La densité de diagnostics publiés donne la mesure du parc concerné par les étiquettes les plus dégradées, et les données de Le Loroux-Bottereau le montrent nettement. On relève 2.47 personne(s) par logement, 70 % de propriétaires occupants, 3 464 résidences principales recensées, en zone climatique H2b. Ces valeurs ne décident d'aucun projet à elles seules, mais elles fixent l'ordre de grandeur dans lequel un chiffrage à Le Loroux-Bottereau est crédible.
Les données publiques dessinent un gisement précis : environ 2 411 logements occupés par leur propriétaire, un bassin de travaux structuré autour de CC Sèvre et Loire, 438 diagnostics publiés pour 1 000 résidences principales. Ce volume ne préjuge d'aucune éligibilité individuelle : il indique seulement où se concentrent, à Le Loroux-Bottereau, les situations où le scénario décrit sur cette page a le plus de chances d'être pertinent.
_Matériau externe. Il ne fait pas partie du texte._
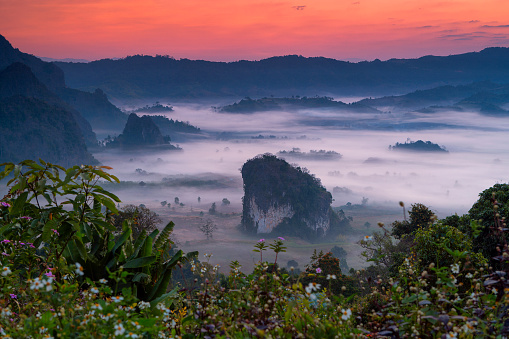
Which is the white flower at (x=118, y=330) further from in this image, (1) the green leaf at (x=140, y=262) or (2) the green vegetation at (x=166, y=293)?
(1) the green leaf at (x=140, y=262)

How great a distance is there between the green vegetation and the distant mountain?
190 m

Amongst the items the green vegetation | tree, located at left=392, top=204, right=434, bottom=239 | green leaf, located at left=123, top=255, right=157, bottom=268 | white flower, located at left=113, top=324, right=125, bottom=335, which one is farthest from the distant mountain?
white flower, located at left=113, top=324, right=125, bottom=335

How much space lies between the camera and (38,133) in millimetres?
184750

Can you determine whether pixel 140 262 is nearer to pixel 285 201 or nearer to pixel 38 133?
pixel 285 201

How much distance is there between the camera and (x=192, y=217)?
148 metres

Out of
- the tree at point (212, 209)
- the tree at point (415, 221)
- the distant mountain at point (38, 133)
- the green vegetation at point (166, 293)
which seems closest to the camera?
the green vegetation at point (166, 293)

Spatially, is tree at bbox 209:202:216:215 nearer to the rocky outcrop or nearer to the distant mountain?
the rocky outcrop

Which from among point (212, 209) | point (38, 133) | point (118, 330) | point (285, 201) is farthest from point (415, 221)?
point (38, 133)

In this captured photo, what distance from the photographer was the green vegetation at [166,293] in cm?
238

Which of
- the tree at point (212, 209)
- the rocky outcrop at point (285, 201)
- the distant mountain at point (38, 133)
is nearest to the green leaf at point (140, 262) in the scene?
the rocky outcrop at point (285, 201)

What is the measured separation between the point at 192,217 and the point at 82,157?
75.6m

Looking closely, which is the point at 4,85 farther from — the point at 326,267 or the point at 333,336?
the point at 333,336

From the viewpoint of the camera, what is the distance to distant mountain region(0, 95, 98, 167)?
178 meters

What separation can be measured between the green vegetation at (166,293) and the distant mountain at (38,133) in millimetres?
189573
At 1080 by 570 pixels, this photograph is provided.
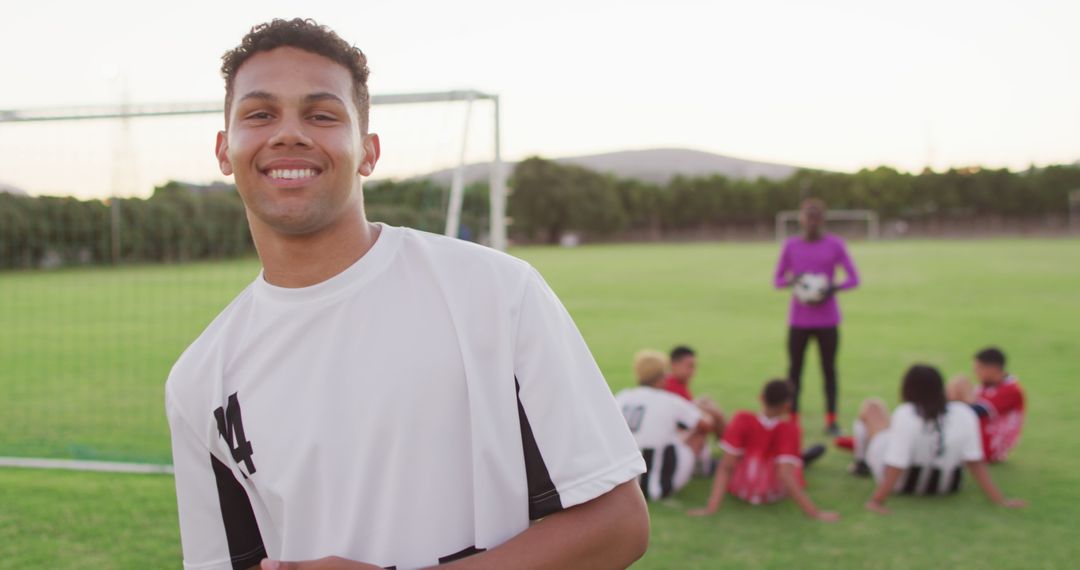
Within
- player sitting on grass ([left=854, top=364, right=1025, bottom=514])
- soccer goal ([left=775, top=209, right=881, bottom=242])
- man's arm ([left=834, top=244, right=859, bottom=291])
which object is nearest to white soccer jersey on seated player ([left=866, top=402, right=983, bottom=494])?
player sitting on grass ([left=854, top=364, right=1025, bottom=514])

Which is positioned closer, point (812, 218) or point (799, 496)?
point (799, 496)

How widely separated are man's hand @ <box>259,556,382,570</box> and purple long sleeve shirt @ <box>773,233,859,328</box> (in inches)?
256

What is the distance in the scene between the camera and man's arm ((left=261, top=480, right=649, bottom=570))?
51.3 inches

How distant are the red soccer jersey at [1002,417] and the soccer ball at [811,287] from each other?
1.47 meters

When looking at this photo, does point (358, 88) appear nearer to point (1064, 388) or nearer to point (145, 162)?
point (145, 162)

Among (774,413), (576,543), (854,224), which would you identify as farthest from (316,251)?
(854,224)

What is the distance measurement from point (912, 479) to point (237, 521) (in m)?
4.74

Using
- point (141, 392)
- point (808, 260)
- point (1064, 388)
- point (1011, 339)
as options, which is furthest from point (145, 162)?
point (1011, 339)

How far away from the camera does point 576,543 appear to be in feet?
4.33

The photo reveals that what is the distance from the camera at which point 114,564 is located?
4.29 meters

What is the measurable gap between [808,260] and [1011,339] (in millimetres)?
6874

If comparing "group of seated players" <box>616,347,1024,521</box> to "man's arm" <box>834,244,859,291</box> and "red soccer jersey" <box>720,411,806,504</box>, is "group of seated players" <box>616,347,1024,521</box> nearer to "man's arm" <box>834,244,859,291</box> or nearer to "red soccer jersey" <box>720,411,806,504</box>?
"red soccer jersey" <box>720,411,806,504</box>

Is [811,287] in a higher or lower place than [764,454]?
higher

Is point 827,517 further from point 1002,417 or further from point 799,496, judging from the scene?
point 1002,417
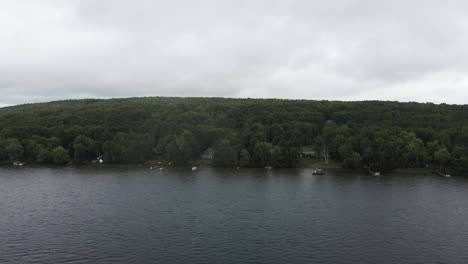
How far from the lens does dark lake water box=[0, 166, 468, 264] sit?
37.8 m

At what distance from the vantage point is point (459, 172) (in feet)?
323

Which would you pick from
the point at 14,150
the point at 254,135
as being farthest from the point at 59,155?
the point at 254,135

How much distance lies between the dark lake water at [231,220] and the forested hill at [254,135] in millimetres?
23276

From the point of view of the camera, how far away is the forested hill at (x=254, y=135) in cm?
10550

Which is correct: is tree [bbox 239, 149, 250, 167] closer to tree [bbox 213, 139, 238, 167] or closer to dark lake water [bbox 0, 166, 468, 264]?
tree [bbox 213, 139, 238, 167]

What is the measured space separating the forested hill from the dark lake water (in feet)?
76.4

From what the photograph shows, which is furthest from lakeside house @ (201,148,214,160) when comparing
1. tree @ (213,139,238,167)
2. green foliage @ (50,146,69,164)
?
green foliage @ (50,146,69,164)

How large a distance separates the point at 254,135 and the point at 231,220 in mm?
72335

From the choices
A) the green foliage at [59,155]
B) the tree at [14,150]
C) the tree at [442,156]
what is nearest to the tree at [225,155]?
the green foliage at [59,155]

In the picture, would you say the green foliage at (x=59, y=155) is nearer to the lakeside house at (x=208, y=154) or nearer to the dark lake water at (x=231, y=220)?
the dark lake water at (x=231, y=220)

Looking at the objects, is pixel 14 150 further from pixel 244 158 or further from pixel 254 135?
pixel 254 135

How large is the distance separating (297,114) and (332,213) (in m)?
91.5

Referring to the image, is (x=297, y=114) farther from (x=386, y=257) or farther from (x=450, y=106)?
(x=386, y=257)

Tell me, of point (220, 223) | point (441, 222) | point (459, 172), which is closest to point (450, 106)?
point (459, 172)
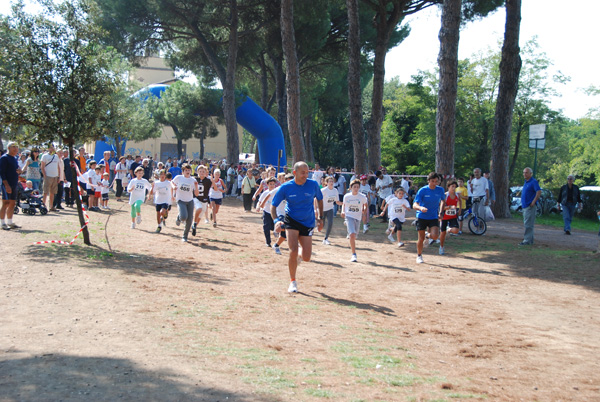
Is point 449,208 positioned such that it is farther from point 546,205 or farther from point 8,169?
point 546,205

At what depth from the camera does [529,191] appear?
14695 millimetres

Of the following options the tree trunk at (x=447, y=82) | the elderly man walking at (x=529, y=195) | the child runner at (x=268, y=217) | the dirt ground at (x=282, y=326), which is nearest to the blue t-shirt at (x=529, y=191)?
the elderly man walking at (x=529, y=195)

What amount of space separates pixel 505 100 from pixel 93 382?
2006cm

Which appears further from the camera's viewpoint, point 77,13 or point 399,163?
point 399,163

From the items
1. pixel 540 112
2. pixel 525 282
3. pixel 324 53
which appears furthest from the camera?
pixel 540 112

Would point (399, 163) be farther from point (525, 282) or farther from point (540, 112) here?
point (525, 282)

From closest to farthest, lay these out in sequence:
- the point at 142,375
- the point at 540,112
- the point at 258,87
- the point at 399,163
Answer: the point at 142,375, the point at 540,112, the point at 399,163, the point at 258,87

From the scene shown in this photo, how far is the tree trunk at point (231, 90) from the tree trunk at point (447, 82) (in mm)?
15134

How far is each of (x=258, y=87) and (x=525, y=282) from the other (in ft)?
139

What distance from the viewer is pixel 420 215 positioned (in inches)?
479

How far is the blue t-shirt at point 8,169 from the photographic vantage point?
1249 centimetres

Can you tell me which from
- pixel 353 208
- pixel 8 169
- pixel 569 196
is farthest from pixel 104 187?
pixel 569 196

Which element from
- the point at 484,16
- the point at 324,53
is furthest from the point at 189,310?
the point at 324,53

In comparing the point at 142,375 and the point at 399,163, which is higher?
the point at 399,163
La part de propriétaires occupants — 70 % à Le Loroux-Bottereau — dessine le volume de projets réellement engageables à court terme sur la sortie d'une étiquette F ou G, soit environ 2 411 logements. Le reste du parc suppose un montage locatif, avec ses propres conditions d'éligibilité.
Périmètre de consultation conseillé pour la sortie d'une étiquette F ou G : Loire-Atlantique. Les entreprises RGE y interviennent couramment à Le Loroux-Bottereau, et l'écart de prix entre la première et la troisième offre dépasse fréquemment 20 % à prestation identique.
Le gain se calcule, il ne s'annonce pas : la sortie d'une étiquette F ou G traite 45 à 65 % du besoin. Appliqué au cas de référence à Le Loroux-Bottereau, en zone H2b, cela ramène 11 618 à 16 782 kWh par an, valorisés 1 248 € à 1 802 € au tarif conventionnel 2026.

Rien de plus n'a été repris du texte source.